Cooperative grasping and transportation require effective coordination to complete the task. This study focuses on the approach leveraging force-sensing feedback, where robots use sensors to detect forces applied by others on an object to achieve coordination. Unlike explicit communication, it avoids delays and interruptions; however, force-sensing is highly sensitive and prone to interference from variations in grasping environment, such as changes in grasping force, grasping pose, object size and geometry, which can interfere with force signals, subsequently undermining coordination. We propose multi-agent reinforcement learning (MARL) with ternary force representation, a force representation that maintains consistent representation against variations in grasping environment. The simulation and real-world experiments demonstrate the robustness of the proposed method to changes in grasping force, object size and geometry as well as inherent sim2real gap.

Figures (5)

• Figure 2: Cooperative grasping and transportation by two HSRs through implicit communication via force-sensing feedback.
• Figure 3: Asysmetric actor-critic-based MARL framework with ternary force representation.
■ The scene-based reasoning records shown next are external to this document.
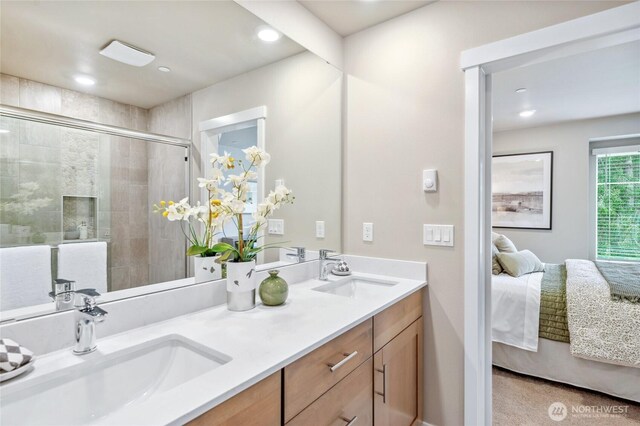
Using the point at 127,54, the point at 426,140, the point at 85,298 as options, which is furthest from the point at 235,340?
the point at 426,140

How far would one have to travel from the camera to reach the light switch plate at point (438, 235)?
1.77 meters

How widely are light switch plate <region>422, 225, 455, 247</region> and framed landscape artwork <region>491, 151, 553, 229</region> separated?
364 cm

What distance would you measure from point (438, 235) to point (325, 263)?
650mm

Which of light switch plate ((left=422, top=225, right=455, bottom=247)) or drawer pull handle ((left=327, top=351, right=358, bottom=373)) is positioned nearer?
drawer pull handle ((left=327, top=351, right=358, bottom=373))

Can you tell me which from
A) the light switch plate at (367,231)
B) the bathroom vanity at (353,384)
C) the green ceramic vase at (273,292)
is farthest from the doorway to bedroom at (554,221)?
the green ceramic vase at (273,292)

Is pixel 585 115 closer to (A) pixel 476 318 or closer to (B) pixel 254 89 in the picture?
(A) pixel 476 318

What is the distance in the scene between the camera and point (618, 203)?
437cm

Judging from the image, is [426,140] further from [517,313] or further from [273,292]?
[517,313]

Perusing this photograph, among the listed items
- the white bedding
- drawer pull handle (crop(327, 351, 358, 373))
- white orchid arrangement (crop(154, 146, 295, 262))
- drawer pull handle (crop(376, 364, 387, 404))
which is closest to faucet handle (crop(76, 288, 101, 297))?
white orchid arrangement (crop(154, 146, 295, 262))

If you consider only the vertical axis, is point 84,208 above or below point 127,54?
below

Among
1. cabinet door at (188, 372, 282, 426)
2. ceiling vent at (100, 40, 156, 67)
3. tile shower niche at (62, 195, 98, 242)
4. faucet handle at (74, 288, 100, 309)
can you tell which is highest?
ceiling vent at (100, 40, 156, 67)

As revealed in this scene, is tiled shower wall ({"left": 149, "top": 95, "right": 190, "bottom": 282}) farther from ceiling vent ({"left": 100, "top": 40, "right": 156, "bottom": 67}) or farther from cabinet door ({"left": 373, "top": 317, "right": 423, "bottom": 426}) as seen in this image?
cabinet door ({"left": 373, "top": 317, "right": 423, "bottom": 426})

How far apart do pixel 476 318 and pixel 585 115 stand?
3.90m

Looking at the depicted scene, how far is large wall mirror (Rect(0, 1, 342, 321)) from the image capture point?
92 centimetres
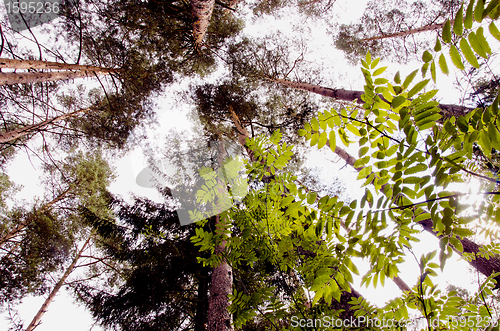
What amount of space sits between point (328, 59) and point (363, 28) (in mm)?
1788

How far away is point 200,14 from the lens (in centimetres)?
419

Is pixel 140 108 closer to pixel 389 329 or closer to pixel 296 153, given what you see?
pixel 296 153

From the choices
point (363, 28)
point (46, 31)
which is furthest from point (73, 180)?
point (363, 28)

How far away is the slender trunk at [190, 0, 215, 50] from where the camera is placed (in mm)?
3811

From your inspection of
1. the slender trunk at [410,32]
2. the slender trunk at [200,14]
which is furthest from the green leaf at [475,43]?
the slender trunk at [410,32]

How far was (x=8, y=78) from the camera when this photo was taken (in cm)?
310

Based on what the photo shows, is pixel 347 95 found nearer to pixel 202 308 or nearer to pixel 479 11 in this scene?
pixel 479 11

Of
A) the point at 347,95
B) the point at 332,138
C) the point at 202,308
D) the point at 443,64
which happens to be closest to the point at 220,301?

Even though the raw force signals differ between training and execution, converting raw force signals to the representation with consistent values of -1, 0, or 1 ensures consistency and retains informative values despite variations in the grasping environment.
• Figure 4: Simulation environment for cooperative grasping and transportation.
• Figure 5: Cumulative rewards of evaluated methods.
• Figure 6: Successive frames of two HSRs trained by our method successfully grasp and transport an object to the target position. (1) Initially, the two robots are placed randomly around the object. (2) The robots approach their respective grasping points. (3) Robot 2 successfully grasps the object first and waits for Robot 1 to complete its grasp. (4) Robot 1 then grasps the object. The robot that first grasps the object detects its partner’s grasp by observing changes in the force signals and the orientation of the object. (5) After both robots have securely grasped the object, they lift it together. (6-7) They transport the object toward the target, coordinating through ternary force representation. (8) Finally, the object reaches the target position.